U.S. futures were showing positive gains premarket Wednesday. The Nasdaq was up about 0.4% with the S&P 500 and the Dow Jones Industrials following closely behind, both up about 0.3%.
The European markets were also in the green Wednesday, reacting positively to the news that Greece reached a breakthrough deal with its creditors, who agreed to release the next round of rescue loans totaling $11.5 billion. The DAX was up approximately 1.3%, leading both the CAC 40 and the FTSE 100, which were up about 0.9% and 0.6%, respectively. Asia's markets finished with mixed results. The Shanghai Composite was down 0.2%. But both the Hang Seng and Nikkei closed with big gains. Hang Seng finished up 2.7% with Nikkei following behind, gaining about 1.6%.
Crude oil prices traded at a seven-month high Wednesday morning as oil approaches $50 a barrel, while gold is dropping, down about 0.7%.

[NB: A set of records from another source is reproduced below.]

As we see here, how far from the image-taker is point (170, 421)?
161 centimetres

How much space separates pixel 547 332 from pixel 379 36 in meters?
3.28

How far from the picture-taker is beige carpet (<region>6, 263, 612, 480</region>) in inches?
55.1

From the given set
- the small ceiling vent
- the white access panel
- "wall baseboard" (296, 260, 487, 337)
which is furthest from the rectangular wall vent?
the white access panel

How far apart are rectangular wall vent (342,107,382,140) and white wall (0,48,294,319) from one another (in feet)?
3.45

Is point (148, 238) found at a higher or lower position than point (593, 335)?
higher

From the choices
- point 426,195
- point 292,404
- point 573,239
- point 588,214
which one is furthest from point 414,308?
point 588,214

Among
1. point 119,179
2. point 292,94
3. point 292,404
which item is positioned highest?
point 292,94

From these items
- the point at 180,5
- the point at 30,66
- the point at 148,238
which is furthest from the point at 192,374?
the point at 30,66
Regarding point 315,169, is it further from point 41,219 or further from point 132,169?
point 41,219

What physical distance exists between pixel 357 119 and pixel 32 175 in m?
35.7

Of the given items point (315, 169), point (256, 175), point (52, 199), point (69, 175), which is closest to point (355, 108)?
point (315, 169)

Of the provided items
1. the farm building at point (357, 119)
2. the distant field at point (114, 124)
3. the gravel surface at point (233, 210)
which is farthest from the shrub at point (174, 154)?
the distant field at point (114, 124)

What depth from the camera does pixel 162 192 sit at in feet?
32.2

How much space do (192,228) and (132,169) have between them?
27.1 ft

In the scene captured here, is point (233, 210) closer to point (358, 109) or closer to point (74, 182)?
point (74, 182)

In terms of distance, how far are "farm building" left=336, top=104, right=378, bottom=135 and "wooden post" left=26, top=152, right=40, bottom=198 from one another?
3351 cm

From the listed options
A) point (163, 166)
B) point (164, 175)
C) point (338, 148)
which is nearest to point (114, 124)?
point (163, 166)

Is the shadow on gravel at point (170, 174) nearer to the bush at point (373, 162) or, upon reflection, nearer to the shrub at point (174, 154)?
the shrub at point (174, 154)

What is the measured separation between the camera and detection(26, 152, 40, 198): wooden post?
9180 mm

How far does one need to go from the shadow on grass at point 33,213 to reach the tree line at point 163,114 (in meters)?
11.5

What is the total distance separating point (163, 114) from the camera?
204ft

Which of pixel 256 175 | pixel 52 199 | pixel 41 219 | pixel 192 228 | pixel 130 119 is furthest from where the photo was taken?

Shares of Hewlett Packard Enterprise (HPE) were up sharpply during premarket after announcing a major spinoff after the bell Tuesday. HP Enterprise will merge its enterprise services with Computer Sciences (CSC). HP Enterprise's shareholders will own half of the new company. The deal values the enterprise services arm of HP at $8.5 billion. Computer Sciences CEO Mike Lawrie will be CEO of the new company, while Whitman will join the board.
Tiffany & Co. (TIF) shares fell in early trading after the luxury jeweler missed first-quarter forecasts. Earnings, excluding one-time items, were $0.04 lower than Wall Street expectations, coming in at $0.64 a share. The jeweler struggled with sales, bringing in a total of $891 million, missing forecasts of $915 million. Tiffany's one shining jewel: Japan, where same-stores sales rose 5%.
Express (EXPR) shares also tumbled during premarket trading, down more than 14%, after missing by $0.02 on EPS forecasts, coming in at $0.25. The clothing-store chain also missed on revenue estimates, reporting first-quarter revenue of $502.9 million, which was well short of Wall Street forecasts of $520.7 million.
Shares of Microsoft (MSFT) were on the rise before the bell, despite announcing significant impairment losses and job cuts. The technology giant is streamlining its smartphone hardware business by cutting up to 1,850 jobs and incurring a $950 million writedown, of which $200 million will go toward severance payments. Just last year, Microsoft cut 7,800 jobs and recorded a $7.6 billion accounting charge related to its smartphone business.